Exercise instructions
Starting at the line with "A Sleepy Tale: My First Surgery" and ending at the line with "100% insulation (R- 18", print exactly the lines of the entries below. Pictures do not belong in the copy.

Exercise input
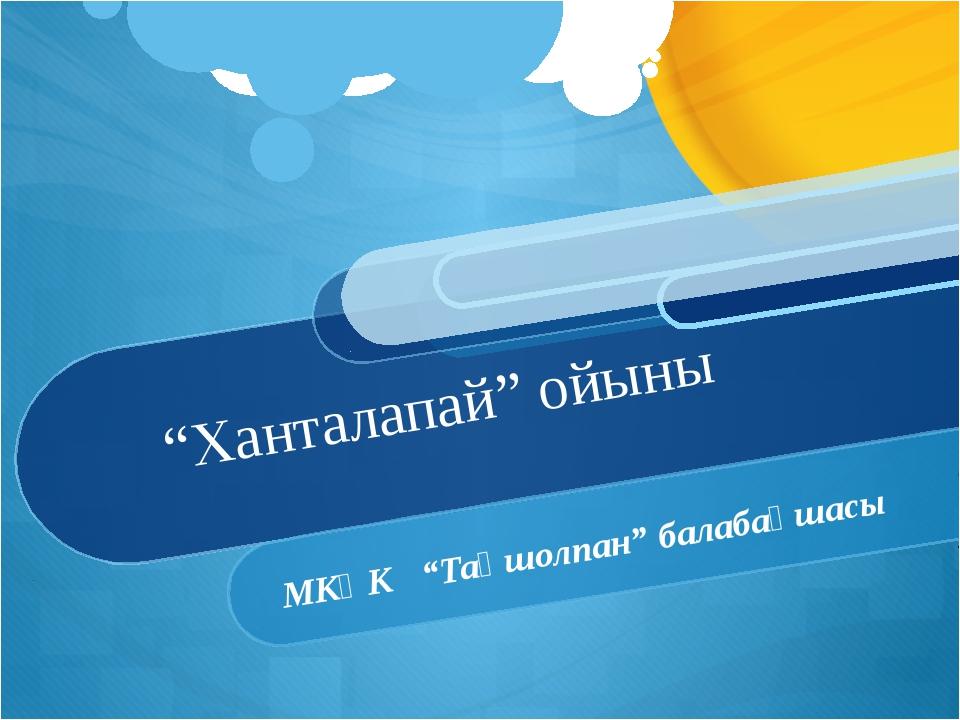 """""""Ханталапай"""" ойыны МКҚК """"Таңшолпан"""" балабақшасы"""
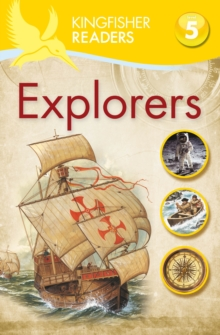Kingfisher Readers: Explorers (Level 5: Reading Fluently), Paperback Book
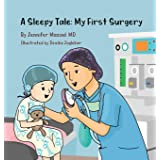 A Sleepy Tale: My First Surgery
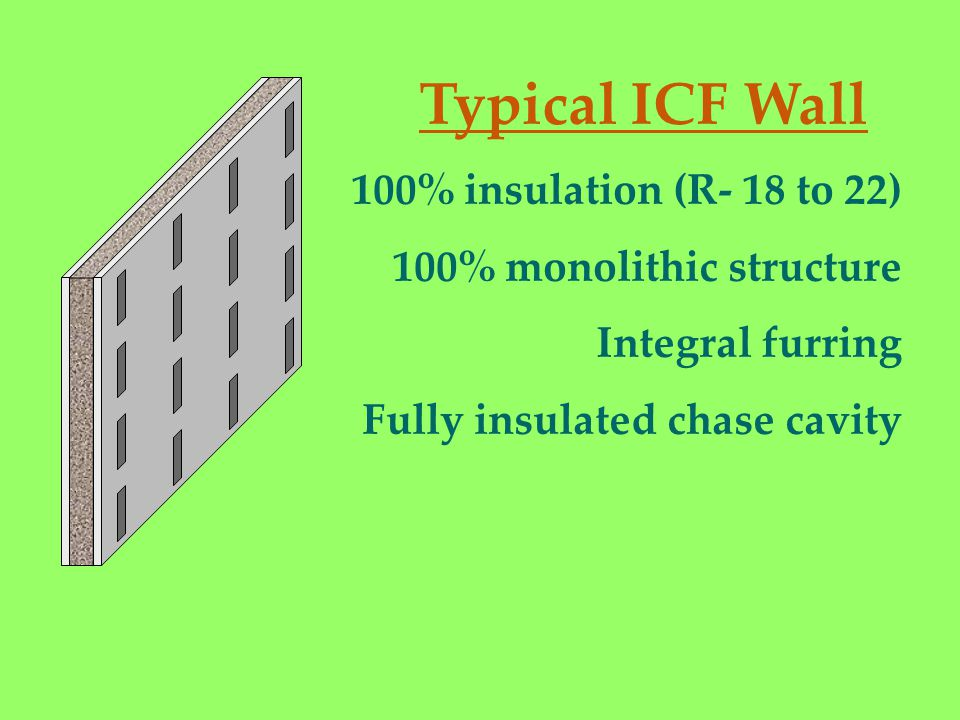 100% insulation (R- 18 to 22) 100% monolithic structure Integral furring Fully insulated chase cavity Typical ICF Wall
==
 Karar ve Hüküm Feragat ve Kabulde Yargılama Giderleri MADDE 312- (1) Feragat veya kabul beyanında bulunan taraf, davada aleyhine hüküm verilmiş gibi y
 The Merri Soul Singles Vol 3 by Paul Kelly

Solution to this exercise
 A Sleepy Tale: My First Surgery
 100% insulation (R- 18 to 22) 100% monolithic structure Integral furring Fully insulated chase cavity Typical ICF Wall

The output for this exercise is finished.